### PASSAGE EXTRAIT
....................
Dans ce contexte, trois ou quatre multinationales françaises se sont assuré une situation de quasi-monopole. S'inscrivant dans l'éclatement des territoires, s'appuyant sur la dispersion et la faiblesse d'expertise des pouvoirs locaux, sur l'affaiblissement des services publics et sur nombre de directives d'origine communautaire, elles ont su, progressivement, se rendre incontournables. Des secteurs comme la production et la distribution de l'eau, l'assainissement, les réseaux de communication, les déchets ménagers, la restauration collective, les transports collectifs, le mobilier urbain, le logement, sont entre autres, de plus en plus souvent captifs de critères marchands imposés par les entreprises, les opérateurs privés et certains gestionnaires publics.

Les appétits insatiables de la sphère financière pour capter le "marché des collectivités locales" appellent la construction de ripostes convergentes. Rispostes d'autant plus nécessaires que la perte de maîtrise des choix démocratiques s'accompagne d'opacité, d'insuffisance de contrôle, d'un retour à un territorialisme étroit, d'un pouvoir des "notables", d'une corruption qui s'étend.

Malgré cela, des collectivités ont su, depuis les lois de décentralisation, préserver d'importantes marges d'intervention et d'innovation. Des démonstrations se font de gestions plus efficaces, appuyées sur des choix démocratiques et solidaires, sur la compétence des élus, sur l'investissement des acteurs de terrain. Ainsi s'expérimentent un savoir-faire et des formes de démocratie participative qui peuvent devenir des sources d'inspiration pour l'ensemble de la société.

Ces pratiques citoyennes constituent autant de points d'appui et, mises en perspectives, elles sont de nature à susciter de nouveaux champs de réflexion, d'intervention et d'action, susceptibles de refonder une authentique démocratie locale. Dans cette perspective, les lois du 16 juin 1999 (loi d'orientation pour l'aménagement et le développement durable du territoire) et la loi du 12 juillet 1999 (loi relative au renforcement et à la simplification de la coopération intercommunale, dite loi intercommunale) instituent de nouveaux cadres possibles de coopération et de solidarité pour les collectivités. Sans être exemptes de dangers, elles peuvent, combinées avec une nécessaire intervention des populations, offrir des opportunités pour engager des stratégies offensives, dégagées des logiques de compétition locale.

Pour toutes ces raisons, les collectivités locales constituent le terrain privilégié à partir duquel les citoyens et leurs élus peuvent faire barrage à la marchandisation du monde et développer des solidarités internationales.
....................
### MATÉRIEL FOURNI
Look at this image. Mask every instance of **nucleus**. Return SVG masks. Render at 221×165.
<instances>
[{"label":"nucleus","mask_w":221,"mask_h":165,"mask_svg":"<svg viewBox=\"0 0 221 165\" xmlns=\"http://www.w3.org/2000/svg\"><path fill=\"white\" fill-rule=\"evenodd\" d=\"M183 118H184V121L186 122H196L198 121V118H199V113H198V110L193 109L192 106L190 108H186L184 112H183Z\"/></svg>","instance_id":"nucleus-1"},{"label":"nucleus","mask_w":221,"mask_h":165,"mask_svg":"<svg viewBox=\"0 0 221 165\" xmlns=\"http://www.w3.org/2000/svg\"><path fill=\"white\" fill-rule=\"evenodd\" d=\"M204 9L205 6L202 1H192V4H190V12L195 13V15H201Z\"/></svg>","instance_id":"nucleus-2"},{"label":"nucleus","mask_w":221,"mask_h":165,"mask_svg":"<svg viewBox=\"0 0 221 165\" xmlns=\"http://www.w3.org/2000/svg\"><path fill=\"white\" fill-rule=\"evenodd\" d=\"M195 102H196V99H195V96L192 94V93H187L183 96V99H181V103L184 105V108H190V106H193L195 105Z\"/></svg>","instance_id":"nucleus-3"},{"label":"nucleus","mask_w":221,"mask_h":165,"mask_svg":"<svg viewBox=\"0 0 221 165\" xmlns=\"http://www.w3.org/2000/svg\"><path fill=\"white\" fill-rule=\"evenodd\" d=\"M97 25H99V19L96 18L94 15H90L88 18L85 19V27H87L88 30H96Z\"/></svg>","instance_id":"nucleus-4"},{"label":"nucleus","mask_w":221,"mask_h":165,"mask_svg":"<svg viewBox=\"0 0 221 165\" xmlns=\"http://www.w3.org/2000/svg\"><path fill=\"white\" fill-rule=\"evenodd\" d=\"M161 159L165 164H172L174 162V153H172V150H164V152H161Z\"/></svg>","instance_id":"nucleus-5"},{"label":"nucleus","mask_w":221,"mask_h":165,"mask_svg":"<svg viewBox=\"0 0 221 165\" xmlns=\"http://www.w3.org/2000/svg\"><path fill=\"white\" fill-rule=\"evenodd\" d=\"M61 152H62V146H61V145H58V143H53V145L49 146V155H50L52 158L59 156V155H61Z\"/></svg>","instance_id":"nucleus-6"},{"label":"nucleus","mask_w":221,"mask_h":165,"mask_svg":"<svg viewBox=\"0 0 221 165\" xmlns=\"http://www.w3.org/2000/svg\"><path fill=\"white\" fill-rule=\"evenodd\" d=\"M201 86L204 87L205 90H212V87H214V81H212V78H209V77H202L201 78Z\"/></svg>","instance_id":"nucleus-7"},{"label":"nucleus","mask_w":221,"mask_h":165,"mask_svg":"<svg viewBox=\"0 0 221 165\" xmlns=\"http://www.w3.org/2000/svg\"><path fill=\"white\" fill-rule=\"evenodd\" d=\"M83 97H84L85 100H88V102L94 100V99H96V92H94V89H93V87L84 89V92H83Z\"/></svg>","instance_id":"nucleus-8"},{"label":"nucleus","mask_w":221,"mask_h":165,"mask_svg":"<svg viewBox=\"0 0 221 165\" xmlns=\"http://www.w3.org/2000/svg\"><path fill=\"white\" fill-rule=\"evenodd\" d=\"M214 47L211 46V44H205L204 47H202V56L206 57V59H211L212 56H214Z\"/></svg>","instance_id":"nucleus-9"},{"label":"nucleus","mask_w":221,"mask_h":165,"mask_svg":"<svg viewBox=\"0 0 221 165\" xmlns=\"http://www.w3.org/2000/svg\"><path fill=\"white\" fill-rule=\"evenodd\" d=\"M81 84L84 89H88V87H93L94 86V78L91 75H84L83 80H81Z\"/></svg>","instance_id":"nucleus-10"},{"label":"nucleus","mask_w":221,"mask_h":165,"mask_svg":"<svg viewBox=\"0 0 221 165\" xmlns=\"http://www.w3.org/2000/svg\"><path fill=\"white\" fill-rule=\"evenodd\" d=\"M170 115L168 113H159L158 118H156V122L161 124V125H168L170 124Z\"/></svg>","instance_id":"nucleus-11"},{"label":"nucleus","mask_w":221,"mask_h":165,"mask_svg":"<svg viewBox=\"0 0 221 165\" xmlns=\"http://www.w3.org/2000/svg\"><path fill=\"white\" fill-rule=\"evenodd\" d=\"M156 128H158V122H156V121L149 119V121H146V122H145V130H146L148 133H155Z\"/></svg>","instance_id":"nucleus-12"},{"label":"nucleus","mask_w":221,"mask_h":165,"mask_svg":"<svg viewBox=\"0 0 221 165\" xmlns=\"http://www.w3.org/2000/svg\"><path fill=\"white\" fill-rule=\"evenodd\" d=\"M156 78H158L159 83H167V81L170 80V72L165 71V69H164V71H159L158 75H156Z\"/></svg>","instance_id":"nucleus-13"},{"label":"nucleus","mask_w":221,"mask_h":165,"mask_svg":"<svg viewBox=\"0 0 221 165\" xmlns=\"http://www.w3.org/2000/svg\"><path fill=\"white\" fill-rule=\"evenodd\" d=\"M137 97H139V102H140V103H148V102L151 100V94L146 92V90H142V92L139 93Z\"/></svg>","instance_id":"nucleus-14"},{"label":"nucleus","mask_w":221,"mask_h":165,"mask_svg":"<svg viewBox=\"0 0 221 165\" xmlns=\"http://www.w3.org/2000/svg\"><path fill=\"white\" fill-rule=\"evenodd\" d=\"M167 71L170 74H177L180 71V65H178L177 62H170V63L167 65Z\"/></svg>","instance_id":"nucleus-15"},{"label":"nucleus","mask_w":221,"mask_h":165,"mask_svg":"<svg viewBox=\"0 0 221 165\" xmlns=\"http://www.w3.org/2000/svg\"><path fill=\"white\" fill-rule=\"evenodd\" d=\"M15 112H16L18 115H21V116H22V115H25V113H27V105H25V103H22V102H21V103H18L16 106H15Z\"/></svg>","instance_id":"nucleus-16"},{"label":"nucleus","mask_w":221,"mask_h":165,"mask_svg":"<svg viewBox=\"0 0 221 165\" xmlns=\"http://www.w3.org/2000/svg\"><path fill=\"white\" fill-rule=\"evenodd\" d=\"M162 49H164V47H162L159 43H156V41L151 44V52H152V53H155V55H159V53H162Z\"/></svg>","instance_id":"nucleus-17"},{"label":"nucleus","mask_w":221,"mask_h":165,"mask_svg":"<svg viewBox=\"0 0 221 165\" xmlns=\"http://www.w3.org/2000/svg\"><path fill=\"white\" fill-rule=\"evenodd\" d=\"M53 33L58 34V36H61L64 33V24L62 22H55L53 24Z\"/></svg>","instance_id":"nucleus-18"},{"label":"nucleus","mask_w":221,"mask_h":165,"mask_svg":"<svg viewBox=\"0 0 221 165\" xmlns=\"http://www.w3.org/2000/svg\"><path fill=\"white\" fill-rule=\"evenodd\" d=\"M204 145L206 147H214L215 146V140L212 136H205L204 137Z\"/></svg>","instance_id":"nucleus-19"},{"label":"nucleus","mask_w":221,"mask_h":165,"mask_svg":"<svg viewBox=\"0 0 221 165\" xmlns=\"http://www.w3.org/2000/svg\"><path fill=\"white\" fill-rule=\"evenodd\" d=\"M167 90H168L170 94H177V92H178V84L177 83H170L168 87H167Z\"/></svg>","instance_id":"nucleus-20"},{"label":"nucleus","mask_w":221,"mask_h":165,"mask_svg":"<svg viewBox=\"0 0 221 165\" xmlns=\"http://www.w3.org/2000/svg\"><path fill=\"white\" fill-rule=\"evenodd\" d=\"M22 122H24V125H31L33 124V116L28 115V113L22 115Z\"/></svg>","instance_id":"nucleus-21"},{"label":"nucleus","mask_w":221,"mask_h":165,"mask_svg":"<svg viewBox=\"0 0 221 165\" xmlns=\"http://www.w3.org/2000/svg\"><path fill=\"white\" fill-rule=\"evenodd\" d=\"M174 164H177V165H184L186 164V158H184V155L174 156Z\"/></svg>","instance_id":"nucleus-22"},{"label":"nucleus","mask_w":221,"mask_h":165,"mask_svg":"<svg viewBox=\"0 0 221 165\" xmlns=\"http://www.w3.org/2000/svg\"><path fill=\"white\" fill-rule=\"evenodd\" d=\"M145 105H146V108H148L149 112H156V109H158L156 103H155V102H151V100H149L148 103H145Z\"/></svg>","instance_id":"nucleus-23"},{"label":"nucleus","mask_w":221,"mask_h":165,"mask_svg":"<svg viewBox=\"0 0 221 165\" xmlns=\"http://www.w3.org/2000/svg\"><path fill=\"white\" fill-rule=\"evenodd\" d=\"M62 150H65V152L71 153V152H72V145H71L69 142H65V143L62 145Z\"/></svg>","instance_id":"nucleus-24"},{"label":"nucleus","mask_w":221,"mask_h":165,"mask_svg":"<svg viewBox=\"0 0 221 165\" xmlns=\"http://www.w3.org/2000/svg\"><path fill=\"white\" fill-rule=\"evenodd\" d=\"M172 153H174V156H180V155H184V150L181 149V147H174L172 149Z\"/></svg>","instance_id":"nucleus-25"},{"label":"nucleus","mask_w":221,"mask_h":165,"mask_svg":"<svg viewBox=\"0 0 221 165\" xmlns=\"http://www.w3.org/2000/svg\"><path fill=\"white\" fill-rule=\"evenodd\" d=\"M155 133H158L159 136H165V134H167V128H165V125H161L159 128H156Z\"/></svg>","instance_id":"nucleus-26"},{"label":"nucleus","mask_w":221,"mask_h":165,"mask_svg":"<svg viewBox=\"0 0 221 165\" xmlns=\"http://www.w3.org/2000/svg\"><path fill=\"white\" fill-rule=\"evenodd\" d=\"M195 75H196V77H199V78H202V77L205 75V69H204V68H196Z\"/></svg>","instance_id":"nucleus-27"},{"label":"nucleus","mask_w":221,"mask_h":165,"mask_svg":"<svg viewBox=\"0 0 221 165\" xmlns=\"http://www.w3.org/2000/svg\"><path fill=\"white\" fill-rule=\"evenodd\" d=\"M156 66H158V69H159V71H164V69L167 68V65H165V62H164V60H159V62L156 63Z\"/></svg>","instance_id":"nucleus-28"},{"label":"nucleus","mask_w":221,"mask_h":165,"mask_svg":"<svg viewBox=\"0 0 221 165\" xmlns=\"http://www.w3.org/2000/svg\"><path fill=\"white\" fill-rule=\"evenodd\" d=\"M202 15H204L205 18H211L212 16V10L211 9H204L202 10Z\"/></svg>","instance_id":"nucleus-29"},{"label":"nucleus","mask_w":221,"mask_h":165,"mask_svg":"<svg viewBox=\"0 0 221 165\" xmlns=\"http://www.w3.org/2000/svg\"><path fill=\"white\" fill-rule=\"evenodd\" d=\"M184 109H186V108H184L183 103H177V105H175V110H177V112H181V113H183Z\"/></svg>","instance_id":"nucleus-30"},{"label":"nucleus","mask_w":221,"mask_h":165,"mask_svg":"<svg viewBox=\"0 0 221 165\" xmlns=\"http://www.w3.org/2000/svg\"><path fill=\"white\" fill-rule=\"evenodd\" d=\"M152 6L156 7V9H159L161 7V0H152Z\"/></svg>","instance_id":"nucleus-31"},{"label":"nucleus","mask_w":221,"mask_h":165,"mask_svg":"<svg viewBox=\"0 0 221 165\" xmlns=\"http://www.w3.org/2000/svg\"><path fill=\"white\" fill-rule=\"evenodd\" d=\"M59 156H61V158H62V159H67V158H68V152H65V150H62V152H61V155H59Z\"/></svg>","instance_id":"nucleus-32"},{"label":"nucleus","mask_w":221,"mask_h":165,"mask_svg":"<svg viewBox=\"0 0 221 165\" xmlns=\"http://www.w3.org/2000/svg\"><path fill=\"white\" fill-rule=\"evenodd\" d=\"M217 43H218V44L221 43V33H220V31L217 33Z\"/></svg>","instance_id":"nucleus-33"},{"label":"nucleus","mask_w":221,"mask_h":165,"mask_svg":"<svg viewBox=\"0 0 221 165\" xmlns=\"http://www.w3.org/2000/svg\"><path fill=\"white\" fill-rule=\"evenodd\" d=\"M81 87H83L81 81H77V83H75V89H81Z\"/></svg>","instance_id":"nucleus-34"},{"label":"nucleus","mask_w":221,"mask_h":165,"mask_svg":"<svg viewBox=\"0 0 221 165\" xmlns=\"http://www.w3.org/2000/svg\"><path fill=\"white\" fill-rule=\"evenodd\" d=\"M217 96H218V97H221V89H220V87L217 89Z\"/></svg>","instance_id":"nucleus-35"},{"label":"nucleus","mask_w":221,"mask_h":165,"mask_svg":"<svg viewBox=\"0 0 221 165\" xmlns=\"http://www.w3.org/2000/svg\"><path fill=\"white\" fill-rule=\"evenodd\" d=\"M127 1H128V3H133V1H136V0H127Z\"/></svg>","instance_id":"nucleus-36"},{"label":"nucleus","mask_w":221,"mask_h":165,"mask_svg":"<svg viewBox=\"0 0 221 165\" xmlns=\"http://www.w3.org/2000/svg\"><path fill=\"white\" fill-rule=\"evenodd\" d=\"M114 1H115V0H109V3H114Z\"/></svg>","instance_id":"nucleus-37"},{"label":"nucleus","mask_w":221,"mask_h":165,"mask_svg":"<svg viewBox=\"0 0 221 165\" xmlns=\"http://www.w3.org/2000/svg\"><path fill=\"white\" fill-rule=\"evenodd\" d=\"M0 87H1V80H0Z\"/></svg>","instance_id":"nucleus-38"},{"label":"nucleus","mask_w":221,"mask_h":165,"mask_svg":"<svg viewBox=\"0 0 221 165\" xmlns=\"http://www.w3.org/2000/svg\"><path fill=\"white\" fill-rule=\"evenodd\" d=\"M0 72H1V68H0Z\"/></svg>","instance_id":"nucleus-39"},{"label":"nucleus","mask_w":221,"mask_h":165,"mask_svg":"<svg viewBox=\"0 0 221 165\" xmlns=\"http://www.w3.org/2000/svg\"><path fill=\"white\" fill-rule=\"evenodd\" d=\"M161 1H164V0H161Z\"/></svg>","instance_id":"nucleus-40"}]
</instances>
....................
### CONSIGNE À SUIVRE
Recopiez, dans le passage sur les collectivités locales, tout le segment qui va de « Malgré cela, des » jusqu'à « de la société. » inclus.

### LA SOLUTION
Malgré cela, des collectivités ont su, depuis les lois de décentralisation, préserver d'importantes marges d'intervention et d'innovation. Des démonstrations se font de gestions plus efficaces, appuyées sur des choix démocratiques et solidaires, sur la compétence des élus, sur l'investissement des acteurs de terrain. Ainsi s'expérimentent un savoir-faire et des formes de démocratie participative qui peuvent devenir des sources d'inspiration pour l'ensemble de la société.